### PASSAGE TO READ

--------------------------------

Poland tried and failed to veto Donald Tusk from staying on as European Council chief, causing a fiasco and triggering an anti-EU hate campaign in Polish state media.
The EU lawmakers will, in day-to-day business, vote on tightening up EU firearms laws on Tuesday.
They will vote on how to stop firms from fuelling war by buying rare minerals from conflict zones on Thursday and they will discuss how the EU should react to Trump’s decision to cut US aid for NGOs dealing with women’s health issues on Wednesday.
A law on company shareholders’ rights (Tuesday), a food standards bill (Wednesday), waste reduction legislation (Wednesday), and a non-binding resolution on how to protect the Arctic from oil firms (Thursday) also feature on the MEPs’ agenda.

--------------------------------

Write the next few sentences of the news summary above on the European Parliament's weekly agenda, picking up after its final sentence.

### DATA SHOWN
--------------------------------

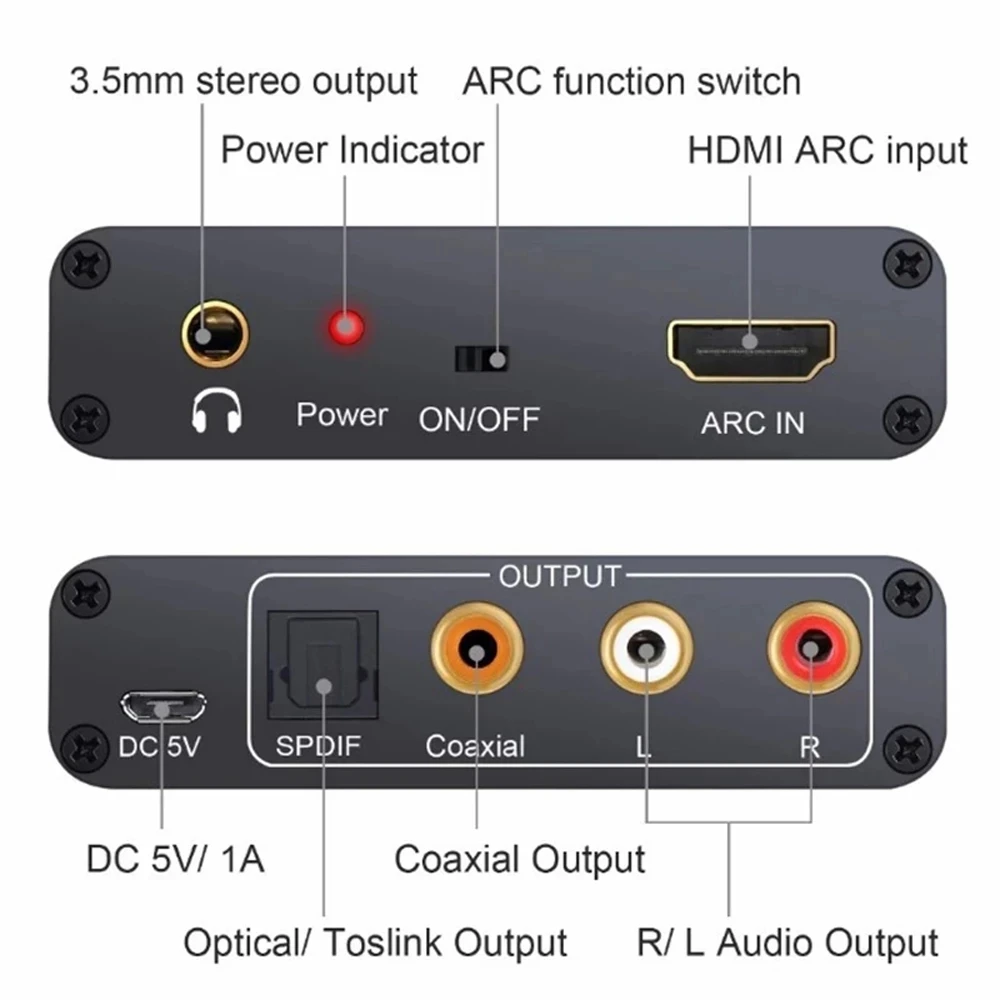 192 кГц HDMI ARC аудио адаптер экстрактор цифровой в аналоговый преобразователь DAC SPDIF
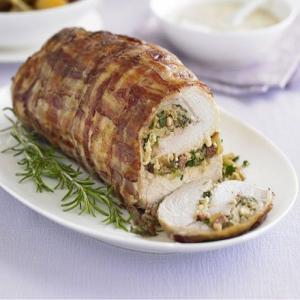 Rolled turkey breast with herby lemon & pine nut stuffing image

--------------------------------

### THE ANSWER
EU foreign relations chief Federica Mogherini will meet with Algeria’s foreign minister in Brussels on Monday to discuss migration and the security situation in the Sahel region.
Algeria’s lawless southern border and the war-torn Sahel area have become part of the transit route for migrants trying to reach the EU in greater numbers via Libya and Italy
Meanwhile, this week's most followed meeting will take place in Washington on Tuesday, when US president Donald Trump meets German chancellor Angela Merkel for the first time.